→ What you need to do
Output the records starting at the line that contains "In this particular shot, how far is" and ending at the end of the records, copying each line exactly.

########################################

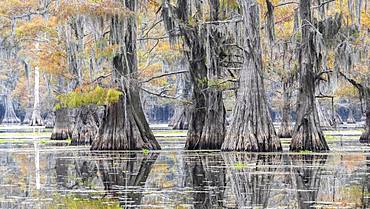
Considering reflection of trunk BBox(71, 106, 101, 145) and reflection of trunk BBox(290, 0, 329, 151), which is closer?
reflection of trunk BBox(290, 0, 329, 151)

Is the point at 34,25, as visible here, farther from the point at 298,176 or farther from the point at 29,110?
the point at 29,110

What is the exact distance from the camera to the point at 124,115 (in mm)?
23688

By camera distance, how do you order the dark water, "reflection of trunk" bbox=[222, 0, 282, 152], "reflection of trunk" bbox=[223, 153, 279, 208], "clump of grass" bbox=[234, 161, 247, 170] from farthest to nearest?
1. "reflection of trunk" bbox=[222, 0, 282, 152]
2. "clump of grass" bbox=[234, 161, 247, 170]
3. "reflection of trunk" bbox=[223, 153, 279, 208]
4. the dark water

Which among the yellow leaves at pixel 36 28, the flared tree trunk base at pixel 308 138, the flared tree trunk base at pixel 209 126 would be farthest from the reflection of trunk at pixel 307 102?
the yellow leaves at pixel 36 28

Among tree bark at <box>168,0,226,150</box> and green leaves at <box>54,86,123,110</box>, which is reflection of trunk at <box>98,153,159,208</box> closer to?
green leaves at <box>54,86,123,110</box>

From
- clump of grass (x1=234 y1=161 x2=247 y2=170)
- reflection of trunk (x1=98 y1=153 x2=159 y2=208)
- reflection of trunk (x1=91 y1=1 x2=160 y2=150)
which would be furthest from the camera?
reflection of trunk (x1=91 y1=1 x2=160 y2=150)

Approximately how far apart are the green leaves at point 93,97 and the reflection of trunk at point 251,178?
14.5ft

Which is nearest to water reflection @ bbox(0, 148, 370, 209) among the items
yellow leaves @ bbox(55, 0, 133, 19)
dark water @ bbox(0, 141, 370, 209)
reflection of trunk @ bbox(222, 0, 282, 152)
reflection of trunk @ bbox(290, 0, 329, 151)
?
dark water @ bbox(0, 141, 370, 209)

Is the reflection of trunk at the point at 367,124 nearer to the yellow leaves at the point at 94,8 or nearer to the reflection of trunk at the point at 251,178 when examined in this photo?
the yellow leaves at the point at 94,8

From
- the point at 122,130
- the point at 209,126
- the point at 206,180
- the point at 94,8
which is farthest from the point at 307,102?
the point at 206,180

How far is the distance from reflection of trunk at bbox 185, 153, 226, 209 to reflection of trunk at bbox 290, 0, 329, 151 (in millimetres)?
4297

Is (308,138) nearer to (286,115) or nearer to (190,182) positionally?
(190,182)

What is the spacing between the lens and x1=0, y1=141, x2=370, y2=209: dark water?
32.0ft

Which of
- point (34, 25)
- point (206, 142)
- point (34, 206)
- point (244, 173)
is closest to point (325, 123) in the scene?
point (34, 25)
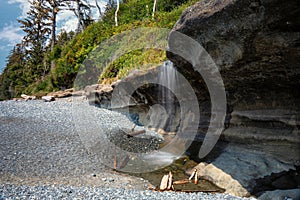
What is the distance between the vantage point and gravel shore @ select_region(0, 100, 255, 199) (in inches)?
131

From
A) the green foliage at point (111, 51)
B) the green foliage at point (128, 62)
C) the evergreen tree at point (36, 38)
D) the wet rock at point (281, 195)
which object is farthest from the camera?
the evergreen tree at point (36, 38)

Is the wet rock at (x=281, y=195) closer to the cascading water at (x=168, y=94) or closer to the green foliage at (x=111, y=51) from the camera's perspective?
the cascading water at (x=168, y=94)

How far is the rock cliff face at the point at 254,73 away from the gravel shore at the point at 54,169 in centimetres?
142

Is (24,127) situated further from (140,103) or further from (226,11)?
(226,11)

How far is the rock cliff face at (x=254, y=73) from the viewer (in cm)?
330

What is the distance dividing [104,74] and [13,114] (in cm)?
584

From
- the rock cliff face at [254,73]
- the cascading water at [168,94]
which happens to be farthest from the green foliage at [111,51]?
the rock cliff face at [254,73]

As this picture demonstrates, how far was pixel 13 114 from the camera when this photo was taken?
28.9 ft

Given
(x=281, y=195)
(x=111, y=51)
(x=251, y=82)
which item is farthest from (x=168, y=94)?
(x=111, y=51)

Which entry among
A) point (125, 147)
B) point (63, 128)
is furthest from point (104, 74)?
point (125, 147)

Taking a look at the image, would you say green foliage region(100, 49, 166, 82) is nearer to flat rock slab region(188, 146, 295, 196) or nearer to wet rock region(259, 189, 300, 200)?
flat rock slab region(188, 146, 295, 196)

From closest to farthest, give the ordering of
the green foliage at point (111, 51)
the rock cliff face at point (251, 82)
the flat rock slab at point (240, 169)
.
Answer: the rock cliff face at point (251, 82), the flat rock slab at point (240, 169), the green foliage at point (111, 51)

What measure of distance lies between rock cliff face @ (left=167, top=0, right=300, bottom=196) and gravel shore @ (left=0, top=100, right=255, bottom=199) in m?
1.42

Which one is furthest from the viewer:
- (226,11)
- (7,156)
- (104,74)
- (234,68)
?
(104,74)
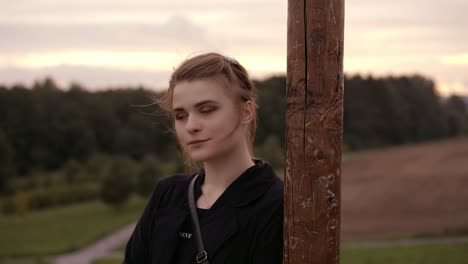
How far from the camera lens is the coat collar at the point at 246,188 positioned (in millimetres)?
2361

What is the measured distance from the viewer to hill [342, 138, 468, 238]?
77.4 ft

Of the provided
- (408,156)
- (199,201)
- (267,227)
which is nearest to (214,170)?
(199,201)

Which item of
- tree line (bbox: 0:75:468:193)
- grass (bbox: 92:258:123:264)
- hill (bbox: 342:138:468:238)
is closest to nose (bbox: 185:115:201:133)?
grass (bbox: 92:258:123:264)

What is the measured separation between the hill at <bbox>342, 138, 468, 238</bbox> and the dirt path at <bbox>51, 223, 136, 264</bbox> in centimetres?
840

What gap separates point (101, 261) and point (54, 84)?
130 ft

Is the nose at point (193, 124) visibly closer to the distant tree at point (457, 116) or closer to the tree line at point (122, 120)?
the tree line at point (122, 120)

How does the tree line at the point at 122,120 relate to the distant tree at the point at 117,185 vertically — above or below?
above

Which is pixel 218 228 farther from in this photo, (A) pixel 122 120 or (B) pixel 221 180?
(A) pixel 122 120

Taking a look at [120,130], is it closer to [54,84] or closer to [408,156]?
[54,84]

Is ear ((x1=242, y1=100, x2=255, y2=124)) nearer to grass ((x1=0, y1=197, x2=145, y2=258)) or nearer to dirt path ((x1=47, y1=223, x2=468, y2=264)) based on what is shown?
dirt path ((x1=47, y1=223, x2=468, y2=264))

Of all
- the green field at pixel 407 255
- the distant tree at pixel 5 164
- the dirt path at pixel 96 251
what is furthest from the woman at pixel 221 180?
the distant tree at pixel 5 164

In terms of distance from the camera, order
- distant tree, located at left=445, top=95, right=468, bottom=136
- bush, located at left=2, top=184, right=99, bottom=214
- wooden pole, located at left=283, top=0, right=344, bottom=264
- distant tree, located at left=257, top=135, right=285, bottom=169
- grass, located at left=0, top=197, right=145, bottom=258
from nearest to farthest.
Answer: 1. wooden pole, located at left=283, top=0, right=344, bottom=264
2. grass, located at left=0, top=197, right=145, bottom=258
3. distant tree, located at left=257, top=135, right=285, bottom=169
4. bush, located at left=2, top=184, right=99, bottom=214
5. distant tree, located at left=445, top=95, right=468, bottom=136

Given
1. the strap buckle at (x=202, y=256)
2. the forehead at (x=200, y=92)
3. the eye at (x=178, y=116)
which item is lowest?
the strap buckle at (x=202, y=256)

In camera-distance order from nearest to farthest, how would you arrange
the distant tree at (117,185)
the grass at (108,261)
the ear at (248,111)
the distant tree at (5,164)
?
the ear at (248,111) → the grass at (108,261) → the distant tree at (117,185) → the distant tree at (5,164)
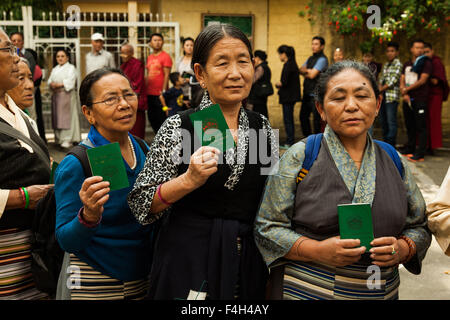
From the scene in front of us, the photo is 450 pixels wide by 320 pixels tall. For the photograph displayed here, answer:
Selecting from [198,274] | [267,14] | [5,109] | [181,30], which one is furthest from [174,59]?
[198,274]

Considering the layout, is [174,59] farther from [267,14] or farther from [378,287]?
[378,287]

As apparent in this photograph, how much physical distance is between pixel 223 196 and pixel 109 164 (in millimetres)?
459

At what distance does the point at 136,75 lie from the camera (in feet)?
27.0

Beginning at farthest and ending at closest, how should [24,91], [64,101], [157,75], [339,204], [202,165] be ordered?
[64,101], [157,75], [24,91], [339,204], [202,165]

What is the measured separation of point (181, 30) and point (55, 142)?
4.34m

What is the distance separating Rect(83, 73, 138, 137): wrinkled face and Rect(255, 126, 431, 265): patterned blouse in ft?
2.34

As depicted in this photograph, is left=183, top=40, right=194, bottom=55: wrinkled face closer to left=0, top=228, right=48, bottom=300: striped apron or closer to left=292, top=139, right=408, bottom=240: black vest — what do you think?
left=0, top=228, right=48, bottom=300: striped apron

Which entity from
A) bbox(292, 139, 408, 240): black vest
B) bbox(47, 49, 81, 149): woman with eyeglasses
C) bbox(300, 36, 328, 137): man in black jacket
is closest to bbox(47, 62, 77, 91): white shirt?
bbox(47, 49, 81, 149): woman with eyeglasses

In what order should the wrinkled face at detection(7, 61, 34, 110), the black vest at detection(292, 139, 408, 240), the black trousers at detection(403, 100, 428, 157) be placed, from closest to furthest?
the black vest at detection(292, 139, 408, 240) < the wrinkled face at detection(7, 61, 34, 110) < the black trousers at detection(403, 100, 428, 157)

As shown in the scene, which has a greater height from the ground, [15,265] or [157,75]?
[157,75]

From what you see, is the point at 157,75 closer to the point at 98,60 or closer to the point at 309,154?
the point at 98,60

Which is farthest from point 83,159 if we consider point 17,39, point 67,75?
point 67,75

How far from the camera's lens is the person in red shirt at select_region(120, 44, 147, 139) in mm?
8156

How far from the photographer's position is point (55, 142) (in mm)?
9453
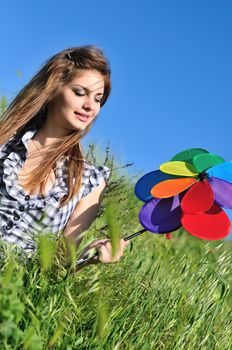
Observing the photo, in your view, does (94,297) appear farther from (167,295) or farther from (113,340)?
(167,295)

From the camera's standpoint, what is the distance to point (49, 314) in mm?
1763

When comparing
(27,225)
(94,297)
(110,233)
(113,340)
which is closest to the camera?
(110,233)

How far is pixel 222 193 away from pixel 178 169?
182 mm

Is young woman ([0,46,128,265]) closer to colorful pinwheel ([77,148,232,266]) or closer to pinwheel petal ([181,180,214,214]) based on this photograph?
colorful pinwheel ([77,148,232,266])

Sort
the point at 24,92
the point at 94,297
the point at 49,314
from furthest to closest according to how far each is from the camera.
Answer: the point at 24,92 → the point at 94,297 → the point at 49,314

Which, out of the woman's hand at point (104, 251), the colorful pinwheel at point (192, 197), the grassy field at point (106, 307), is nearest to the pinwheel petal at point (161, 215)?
the colorful pinwheel at point (192, 197)

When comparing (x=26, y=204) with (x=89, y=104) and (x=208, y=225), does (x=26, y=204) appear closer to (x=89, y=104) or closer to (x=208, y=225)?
(x=89, y=104)

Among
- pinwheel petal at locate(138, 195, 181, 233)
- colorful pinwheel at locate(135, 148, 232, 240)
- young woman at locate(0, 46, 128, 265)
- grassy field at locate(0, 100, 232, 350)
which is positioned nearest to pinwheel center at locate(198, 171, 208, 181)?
colorful pinwheel at locate(135, 148, 232, 240)

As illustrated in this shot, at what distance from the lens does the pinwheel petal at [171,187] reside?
2.28m

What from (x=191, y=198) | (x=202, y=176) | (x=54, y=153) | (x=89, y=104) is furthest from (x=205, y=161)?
(x=54, y=153)

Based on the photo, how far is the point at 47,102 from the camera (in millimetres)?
2527

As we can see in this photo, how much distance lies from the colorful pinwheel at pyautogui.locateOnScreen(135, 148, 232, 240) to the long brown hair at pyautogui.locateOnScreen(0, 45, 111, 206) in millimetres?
297

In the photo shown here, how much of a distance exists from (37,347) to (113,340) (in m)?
0.40

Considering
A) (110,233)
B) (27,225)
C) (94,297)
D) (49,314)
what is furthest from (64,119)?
(110,233)
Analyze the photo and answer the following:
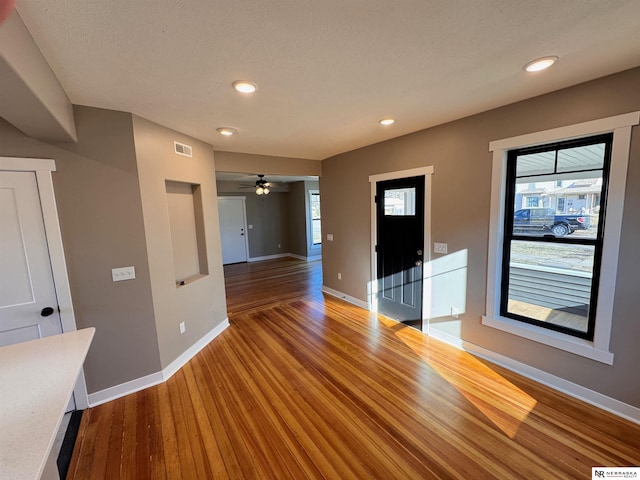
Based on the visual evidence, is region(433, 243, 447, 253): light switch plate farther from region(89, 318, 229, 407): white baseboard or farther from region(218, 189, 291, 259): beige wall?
region(218, 189, 291, 259): beige wall

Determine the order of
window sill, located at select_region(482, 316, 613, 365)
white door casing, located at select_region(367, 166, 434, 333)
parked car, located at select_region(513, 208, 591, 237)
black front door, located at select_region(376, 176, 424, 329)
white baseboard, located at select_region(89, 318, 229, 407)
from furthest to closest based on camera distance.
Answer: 1. black front door, located at select_region(376, 176, 424, 329)
2. white door casing, located at select_region(367, 166, 434, 333)
3. white baseboard, located at select_region(89, 318, 229, 407)
4. parked car, located at select_region(513, 208, 591, 237)
5. window sill, located at select_region(482, 316, 613, 365)

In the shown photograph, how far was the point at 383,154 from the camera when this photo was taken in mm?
3562

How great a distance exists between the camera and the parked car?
7.04 feet

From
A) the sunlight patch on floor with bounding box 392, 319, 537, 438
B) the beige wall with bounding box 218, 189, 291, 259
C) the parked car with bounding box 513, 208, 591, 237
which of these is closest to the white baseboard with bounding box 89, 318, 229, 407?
the sunlight patch on floor with bounding box 392, 319, 537, 438

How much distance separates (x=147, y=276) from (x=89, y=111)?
1394mm

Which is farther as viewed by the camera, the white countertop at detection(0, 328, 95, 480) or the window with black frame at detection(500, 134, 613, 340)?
the window with black frame at detection(500, 134, 613, 340)

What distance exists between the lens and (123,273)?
7.44ft

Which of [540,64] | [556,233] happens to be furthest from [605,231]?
[540,64]

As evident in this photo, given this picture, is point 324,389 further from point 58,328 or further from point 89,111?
point 89,111

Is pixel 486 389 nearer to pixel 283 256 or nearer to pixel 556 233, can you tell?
pixel 556 233

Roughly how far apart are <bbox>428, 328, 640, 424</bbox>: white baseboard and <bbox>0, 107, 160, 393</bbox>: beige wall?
325 centimetres

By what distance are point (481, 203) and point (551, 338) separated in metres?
1.32

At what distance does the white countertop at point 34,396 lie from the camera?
0.75m

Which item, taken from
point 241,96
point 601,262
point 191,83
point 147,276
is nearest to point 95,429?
point 147,276
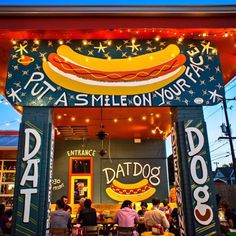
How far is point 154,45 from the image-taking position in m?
5.31

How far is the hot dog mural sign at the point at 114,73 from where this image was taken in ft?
16.0

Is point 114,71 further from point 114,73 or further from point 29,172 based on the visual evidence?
point 29,172

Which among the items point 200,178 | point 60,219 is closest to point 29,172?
point 60,219

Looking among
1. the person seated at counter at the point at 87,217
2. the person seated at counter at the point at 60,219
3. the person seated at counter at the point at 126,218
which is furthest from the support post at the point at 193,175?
the person seated at counter at the point at 60,219

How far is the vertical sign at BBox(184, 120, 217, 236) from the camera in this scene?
171 inches

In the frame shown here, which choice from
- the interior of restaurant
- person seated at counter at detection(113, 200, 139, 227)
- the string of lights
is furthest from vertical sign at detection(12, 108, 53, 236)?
the interior of restaurant

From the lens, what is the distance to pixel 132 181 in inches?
434

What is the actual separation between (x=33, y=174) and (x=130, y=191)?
7112 mm

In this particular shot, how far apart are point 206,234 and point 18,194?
325 centimetres

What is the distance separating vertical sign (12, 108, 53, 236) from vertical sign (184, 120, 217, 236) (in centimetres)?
257

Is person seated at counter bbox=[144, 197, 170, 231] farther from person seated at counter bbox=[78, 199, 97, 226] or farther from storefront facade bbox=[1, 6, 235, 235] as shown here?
person seated at counter bbox=[78, 199, 97, 226]

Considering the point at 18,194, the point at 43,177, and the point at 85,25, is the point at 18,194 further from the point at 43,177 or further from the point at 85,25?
the point at 85,25

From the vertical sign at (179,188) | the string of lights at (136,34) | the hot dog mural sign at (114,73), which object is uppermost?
the string of lights at (136,34)

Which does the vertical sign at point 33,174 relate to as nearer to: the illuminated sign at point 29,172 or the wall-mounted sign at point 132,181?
Answer: the illuminated sign at point 29,172
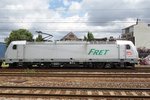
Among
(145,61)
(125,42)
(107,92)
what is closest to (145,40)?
(145,61)

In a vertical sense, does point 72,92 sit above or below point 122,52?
below

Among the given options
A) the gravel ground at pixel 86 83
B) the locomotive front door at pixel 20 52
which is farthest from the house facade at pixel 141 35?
the gravel ground at pixel 86 83

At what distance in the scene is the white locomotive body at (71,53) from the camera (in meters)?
35.8

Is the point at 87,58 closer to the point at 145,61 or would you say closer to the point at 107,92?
the point at 145,61

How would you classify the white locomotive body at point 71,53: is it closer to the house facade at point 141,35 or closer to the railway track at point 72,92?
the railway track at point 72,92

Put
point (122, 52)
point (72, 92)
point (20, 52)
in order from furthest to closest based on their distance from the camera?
point (20, 52) < point (122, 52) < point (72, 92)

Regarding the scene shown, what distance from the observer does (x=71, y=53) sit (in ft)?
119

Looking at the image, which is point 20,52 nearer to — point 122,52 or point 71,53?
point 71,53

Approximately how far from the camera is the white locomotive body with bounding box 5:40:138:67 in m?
35.8

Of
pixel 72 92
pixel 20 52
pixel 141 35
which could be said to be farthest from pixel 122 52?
pixel 141 35

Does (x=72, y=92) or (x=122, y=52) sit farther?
(x=122, y=52)

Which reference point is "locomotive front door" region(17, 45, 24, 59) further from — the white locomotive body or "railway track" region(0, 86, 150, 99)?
"railway track" region(0, 86, 150, 99)

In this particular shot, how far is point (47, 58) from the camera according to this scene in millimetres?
36312

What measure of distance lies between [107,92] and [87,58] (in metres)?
20.8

########################################

→ Complete answer
In this particular shot, how far is point (47, 58) from the camera according to this scene in millimetres?
36312

What measure of distance lies between [107,92] and [87,58] (in metres)?
20.8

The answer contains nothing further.